■ Work task ■
What is needed is an exact transcription of every entry below, with the pictures left out.

■ Available data ■
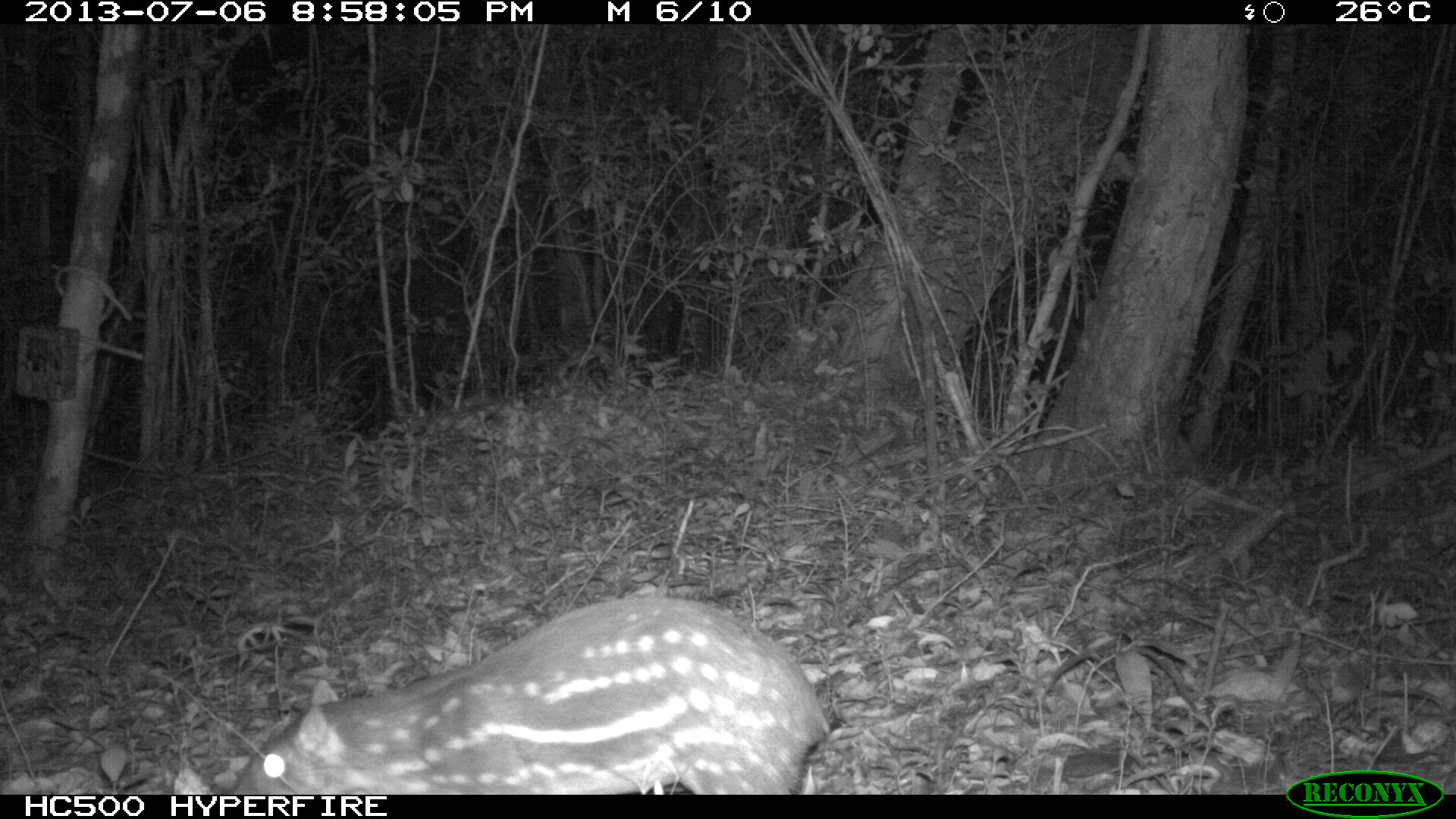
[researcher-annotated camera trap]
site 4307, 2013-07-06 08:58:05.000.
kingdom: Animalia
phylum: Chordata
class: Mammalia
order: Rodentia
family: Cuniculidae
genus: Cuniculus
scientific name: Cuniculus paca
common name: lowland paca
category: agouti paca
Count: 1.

■ Reply ■
[researcher-annotated camera trap]
site 4307, 2013-07-06 08:58:05.000.
kingdom: Animalia
phylum: Chordata
class: Mammalia
order: Rodentia
family: Cuniculidae
genus: Cuniculus
scientific name: Cuniculus paca
common name: lowland paca
category: agouti paca
Count: 1.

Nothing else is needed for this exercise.